NIPS 2017
Mon Dec 4th through Sat the 9th, 2017 at Long Beach Convention Center
Reviewer 1
The paper extends recent work of Scieur et al [2016] on nonlinear acceleration via extrapolation of sequences from deterministic to stochastic optimization. The work by Scieur itself generalizes and extends results developed in the late 60s and 70s from quadratics to non-quadratics (whence the name “nonlinear”). Sequence extrapolation methods seem to have been “forgotten” or simply “not in use” by the ML and optimization community until recently, and have some interesting theoretical and practical properties. For instance, nonlinear regularized acceleration (NRA) is capable to accelerate the sequence of iterates formed by the gradient descent method and obtain the optimal accelerated rate. This is done via what essentially amounts to a “bootstrapping” extrapolation process.
Stochastic methods are the state of the art for optimization/training methods in ML, which is enough motivation to study sequence extrapolation methods for stochastic sequences, such as those formed from the iterates of SGD, SVRG, SDCA, SAGA, QUARTZ and so on. Hence, the topic of the paper is both timely and relevant.

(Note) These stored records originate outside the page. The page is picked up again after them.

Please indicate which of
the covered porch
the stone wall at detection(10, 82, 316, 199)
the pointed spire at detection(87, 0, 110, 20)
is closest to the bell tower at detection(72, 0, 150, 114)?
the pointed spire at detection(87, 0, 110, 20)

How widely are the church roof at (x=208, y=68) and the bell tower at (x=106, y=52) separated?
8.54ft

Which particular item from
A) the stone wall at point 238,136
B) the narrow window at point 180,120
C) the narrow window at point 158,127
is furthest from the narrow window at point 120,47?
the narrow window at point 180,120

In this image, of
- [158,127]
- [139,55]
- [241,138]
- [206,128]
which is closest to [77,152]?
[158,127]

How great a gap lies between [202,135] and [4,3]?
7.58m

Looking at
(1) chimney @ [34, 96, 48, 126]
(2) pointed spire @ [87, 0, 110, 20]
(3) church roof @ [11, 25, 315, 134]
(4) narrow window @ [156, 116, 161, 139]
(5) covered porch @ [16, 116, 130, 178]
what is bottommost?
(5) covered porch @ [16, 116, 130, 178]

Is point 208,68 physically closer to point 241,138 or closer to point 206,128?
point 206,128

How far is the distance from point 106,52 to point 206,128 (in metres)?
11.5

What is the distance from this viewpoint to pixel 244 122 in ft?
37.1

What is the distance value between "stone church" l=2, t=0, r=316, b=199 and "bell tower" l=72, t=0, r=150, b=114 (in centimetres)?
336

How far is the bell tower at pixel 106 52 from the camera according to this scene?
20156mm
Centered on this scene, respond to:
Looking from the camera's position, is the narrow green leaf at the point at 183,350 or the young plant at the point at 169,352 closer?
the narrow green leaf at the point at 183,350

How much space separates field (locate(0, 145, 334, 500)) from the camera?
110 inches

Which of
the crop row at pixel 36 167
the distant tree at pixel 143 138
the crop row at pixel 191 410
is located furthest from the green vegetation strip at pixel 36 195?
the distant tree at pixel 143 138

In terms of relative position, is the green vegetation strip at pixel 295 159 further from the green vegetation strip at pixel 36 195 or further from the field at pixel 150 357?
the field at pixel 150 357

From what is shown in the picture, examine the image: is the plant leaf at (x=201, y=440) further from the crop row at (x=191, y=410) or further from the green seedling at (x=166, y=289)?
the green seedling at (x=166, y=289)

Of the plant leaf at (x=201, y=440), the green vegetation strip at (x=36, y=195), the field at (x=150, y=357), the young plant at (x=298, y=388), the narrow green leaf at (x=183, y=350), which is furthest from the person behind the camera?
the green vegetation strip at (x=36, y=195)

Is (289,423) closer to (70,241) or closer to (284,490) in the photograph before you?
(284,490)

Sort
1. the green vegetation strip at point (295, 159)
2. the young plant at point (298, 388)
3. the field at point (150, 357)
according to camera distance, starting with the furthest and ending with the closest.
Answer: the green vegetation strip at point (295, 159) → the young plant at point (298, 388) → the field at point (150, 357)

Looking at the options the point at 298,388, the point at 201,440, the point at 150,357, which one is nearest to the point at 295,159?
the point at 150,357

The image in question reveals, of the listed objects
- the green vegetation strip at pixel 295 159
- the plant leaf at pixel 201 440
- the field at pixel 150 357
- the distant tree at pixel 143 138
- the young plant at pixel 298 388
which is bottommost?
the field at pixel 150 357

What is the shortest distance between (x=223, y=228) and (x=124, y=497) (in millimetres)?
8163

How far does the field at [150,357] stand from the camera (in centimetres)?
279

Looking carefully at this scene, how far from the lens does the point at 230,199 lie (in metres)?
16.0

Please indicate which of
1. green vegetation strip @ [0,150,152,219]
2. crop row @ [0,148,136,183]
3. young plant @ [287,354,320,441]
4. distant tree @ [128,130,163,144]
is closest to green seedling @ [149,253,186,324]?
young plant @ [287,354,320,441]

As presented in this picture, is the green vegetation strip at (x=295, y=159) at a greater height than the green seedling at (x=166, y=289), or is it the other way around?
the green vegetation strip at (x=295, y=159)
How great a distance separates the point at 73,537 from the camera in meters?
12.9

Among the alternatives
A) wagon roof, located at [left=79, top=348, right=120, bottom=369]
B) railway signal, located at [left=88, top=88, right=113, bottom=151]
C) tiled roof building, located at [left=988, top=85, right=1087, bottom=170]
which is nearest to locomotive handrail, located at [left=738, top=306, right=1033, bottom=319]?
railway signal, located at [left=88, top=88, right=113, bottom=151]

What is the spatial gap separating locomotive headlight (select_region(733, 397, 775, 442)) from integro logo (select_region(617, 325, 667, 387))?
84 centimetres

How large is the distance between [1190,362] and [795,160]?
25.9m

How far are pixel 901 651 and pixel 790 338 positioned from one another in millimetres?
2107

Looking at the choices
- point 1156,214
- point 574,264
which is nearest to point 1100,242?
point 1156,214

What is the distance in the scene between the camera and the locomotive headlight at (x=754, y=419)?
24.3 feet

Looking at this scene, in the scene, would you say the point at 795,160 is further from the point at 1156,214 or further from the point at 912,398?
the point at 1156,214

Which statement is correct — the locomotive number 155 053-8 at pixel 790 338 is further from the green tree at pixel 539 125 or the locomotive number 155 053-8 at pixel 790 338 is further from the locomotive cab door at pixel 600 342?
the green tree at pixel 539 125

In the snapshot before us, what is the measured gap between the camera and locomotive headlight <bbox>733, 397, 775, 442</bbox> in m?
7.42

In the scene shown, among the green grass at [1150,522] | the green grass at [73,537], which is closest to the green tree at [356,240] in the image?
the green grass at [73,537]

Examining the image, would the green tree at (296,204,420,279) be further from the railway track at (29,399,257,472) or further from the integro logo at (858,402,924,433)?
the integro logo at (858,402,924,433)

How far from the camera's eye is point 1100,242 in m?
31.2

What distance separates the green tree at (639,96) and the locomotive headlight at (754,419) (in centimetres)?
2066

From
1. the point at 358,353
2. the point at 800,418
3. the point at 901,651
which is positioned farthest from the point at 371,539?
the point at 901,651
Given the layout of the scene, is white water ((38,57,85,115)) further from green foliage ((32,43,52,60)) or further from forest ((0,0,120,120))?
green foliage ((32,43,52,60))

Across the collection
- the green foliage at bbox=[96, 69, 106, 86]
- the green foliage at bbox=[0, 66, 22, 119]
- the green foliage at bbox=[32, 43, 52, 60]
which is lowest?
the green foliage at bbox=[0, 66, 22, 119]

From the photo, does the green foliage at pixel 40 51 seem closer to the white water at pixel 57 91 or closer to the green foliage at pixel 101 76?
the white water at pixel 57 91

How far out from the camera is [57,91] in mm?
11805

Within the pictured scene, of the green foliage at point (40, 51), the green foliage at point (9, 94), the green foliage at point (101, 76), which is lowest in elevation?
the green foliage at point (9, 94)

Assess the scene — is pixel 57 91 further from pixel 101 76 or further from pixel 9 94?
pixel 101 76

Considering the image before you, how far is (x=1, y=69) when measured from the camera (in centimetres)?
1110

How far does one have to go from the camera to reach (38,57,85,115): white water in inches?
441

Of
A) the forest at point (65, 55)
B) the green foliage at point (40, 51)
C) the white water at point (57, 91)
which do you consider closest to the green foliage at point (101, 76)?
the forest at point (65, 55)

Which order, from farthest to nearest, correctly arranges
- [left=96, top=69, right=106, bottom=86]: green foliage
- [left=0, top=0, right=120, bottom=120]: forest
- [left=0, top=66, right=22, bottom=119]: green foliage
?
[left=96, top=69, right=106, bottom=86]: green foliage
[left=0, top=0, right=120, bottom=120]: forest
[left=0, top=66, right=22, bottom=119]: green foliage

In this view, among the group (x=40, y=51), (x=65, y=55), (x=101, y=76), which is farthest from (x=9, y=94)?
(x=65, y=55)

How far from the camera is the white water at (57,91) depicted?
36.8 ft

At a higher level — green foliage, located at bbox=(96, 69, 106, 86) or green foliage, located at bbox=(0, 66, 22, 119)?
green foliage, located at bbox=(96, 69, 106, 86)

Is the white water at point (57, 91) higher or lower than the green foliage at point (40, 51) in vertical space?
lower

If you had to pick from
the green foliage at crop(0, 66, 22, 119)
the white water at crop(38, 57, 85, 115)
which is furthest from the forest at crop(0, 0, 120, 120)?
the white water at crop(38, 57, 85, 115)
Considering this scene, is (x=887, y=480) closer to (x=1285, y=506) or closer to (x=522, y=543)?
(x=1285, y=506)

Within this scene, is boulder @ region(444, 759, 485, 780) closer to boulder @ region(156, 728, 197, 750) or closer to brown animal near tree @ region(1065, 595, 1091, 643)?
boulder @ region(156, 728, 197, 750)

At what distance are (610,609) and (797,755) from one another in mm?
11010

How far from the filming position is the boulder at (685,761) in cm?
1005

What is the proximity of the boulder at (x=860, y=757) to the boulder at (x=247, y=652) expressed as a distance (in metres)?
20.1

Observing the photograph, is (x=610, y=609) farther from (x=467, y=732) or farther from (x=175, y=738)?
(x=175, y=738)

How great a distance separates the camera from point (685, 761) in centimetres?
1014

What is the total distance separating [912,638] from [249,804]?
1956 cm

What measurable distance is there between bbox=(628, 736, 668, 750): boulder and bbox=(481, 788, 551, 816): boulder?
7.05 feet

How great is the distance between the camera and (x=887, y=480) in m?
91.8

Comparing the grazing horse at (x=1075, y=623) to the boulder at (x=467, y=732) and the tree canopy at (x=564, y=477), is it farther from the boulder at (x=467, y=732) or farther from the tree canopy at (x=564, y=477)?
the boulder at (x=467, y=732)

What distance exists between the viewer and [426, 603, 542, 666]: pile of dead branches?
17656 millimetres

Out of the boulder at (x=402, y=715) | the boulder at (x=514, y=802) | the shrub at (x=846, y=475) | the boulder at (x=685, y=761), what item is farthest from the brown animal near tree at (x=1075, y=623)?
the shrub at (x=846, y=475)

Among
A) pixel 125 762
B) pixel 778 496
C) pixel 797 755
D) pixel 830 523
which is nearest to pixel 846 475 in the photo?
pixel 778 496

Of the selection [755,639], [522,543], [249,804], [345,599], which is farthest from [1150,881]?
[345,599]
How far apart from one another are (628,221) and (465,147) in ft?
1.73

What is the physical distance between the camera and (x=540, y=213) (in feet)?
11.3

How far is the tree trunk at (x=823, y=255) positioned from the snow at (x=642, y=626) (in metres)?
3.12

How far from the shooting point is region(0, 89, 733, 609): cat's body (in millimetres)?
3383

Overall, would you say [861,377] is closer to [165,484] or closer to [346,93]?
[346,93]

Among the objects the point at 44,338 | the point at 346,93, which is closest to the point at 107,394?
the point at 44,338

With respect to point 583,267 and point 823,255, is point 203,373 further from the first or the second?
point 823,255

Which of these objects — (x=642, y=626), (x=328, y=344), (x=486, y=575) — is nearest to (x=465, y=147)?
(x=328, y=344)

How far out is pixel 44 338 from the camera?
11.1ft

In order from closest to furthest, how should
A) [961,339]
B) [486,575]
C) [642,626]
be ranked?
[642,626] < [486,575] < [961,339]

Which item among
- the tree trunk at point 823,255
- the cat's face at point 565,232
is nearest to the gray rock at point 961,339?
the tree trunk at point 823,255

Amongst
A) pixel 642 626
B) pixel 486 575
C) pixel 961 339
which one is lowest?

Unfortunately, if theory is to be followed, each extrapolation steps is very expensive. When applied to the ERM problem, it is linear in the number of training points, and quadratic in k where k is the current iteration counter. Hence, the cost is extremely prohibitive, which means that the theoretical results are not useful. However, the authors show through experiments that practical benefits of their method are observed when a restarting strategy is used on consecutive sequences of iterates of small/constant length (experiments were done for k=10). The paper would have been much stronger if these issues were resolved – if acceleration can be provably established for the restarting technique they use in practical experiments.
Main issues:
1) Sentence on line 25 does not make sense. How is 1 – kappa an accelerated rate?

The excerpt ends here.